Holland inherited a cabin in the Blue Ridge Mountains in 1990, made the decision to leave her fast-paced advertising career in Philadelphia, and headed for the hills near Bluemont, Virginia.  Once away from the big city, she learned that there are degrees of isolation:  living in “town” in the valley is certainly not the same as living “on the mountain.”  Coming from away, as she did, Holland met a tight-knit community where everyone knew everyone else, as well as everyone’s parents, grandparents, aunts, uncles, and third-cousins.  Eventually she finds her place at the diner, the tavern, the newspaper office and the post office counter.

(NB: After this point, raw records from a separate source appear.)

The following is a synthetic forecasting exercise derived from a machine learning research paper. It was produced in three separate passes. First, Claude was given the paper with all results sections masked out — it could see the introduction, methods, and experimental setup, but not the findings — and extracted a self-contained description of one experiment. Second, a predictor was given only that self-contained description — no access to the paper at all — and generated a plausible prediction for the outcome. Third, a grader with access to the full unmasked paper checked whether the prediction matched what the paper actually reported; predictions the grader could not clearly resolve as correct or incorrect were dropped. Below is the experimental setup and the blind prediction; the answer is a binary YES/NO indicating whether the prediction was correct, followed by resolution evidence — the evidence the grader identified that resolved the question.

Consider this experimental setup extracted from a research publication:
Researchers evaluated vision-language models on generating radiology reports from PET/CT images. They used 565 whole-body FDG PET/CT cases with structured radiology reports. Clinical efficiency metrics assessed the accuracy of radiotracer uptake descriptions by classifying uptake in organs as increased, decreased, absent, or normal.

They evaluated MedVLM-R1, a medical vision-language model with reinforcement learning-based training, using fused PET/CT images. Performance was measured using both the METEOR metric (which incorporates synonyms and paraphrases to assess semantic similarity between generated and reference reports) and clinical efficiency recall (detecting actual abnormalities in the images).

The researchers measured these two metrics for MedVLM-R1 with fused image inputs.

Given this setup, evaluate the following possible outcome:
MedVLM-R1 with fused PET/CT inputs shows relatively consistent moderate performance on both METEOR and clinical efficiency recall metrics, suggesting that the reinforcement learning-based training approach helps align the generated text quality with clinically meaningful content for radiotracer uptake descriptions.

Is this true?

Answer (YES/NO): NO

Just close enough to Washington D.C. to appeal to the city workers, Holland’s little piece of the country began to attract commuters.  The tug between the more developed eastern part of the county and the wilder western part became less balanced over time.  Living in the western mountains, Holland began to lose the desire to be among the suited commuters rushing to their all-important jobs from their suburban/rural homes.  A particularly touching passage describes this phenomenon:

“I go east less and less.  All my life I’d lived on the eastern edge of the country and all my inner compasses pointed toward the Atlantic.  Now I can feel the heavy pull of the interior of the continent, that great bulk looming between the coastal slices and widely believed to be unpopulated.  Flying over it, civilized people pull down the shade and watch the movie.  From here, it tugs at my shoulder blades from the other side of the mountain.  I can see it from my mailbox up on the road.  It begins to feel more familiar than the east.”

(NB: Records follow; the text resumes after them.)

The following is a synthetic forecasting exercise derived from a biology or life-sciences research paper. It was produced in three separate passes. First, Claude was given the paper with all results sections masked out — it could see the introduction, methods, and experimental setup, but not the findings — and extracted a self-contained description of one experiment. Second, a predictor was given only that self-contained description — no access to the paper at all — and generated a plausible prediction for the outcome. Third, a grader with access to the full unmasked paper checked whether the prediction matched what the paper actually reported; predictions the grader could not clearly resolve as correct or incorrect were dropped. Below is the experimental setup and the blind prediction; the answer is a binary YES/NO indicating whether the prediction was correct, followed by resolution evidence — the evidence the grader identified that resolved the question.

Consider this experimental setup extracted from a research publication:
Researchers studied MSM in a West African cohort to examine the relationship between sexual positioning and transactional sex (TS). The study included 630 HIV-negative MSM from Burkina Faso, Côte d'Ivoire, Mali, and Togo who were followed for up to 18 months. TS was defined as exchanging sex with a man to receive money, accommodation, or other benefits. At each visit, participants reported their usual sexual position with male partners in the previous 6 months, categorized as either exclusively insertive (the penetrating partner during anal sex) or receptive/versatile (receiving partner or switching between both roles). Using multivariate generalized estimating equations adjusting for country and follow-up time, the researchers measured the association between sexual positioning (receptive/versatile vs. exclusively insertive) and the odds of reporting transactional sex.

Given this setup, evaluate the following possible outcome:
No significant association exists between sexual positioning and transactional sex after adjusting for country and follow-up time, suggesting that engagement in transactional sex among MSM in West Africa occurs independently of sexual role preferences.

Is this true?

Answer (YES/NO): NO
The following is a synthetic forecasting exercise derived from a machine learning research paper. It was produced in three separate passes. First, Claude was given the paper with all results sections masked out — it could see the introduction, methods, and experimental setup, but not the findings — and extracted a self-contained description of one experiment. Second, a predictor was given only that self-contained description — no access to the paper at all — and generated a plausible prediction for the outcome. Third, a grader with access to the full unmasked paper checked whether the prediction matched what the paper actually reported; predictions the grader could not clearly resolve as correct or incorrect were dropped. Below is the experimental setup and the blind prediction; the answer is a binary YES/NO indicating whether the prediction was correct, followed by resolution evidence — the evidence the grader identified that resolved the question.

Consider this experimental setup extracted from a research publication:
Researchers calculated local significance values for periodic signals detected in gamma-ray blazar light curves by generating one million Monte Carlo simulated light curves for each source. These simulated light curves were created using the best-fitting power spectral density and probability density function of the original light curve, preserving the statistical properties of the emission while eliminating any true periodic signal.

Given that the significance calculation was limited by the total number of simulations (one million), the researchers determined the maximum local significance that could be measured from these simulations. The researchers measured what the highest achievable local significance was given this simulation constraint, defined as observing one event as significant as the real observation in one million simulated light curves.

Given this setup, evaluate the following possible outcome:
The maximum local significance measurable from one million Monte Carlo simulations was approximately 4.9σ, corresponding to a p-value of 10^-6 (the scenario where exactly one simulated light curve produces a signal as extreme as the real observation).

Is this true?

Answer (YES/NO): NO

While I didn’t find any laugh-out-loud passages in this book—Holland’s mentions of her attempts at gardening, her adventures plunking herself down on a bar stool in one of those places where everyone knows everyone, her job writing flowery obituaries in the local paper—all those brought this volume together into a very pleasant read.  The chapters are shaped as essays describing the slow pace of life on the mountain, and what was being lost as residential developments crept further and further into the former fields and foothills.  Published in 1997, I can only imagine what the area looks like now over twenty years later.  Holland passed away in 2010, by all accounts a feisty old lady till the end.  May we all be feisty until our final days, and may we all find a place like Holland’s gentle mountains to be our home.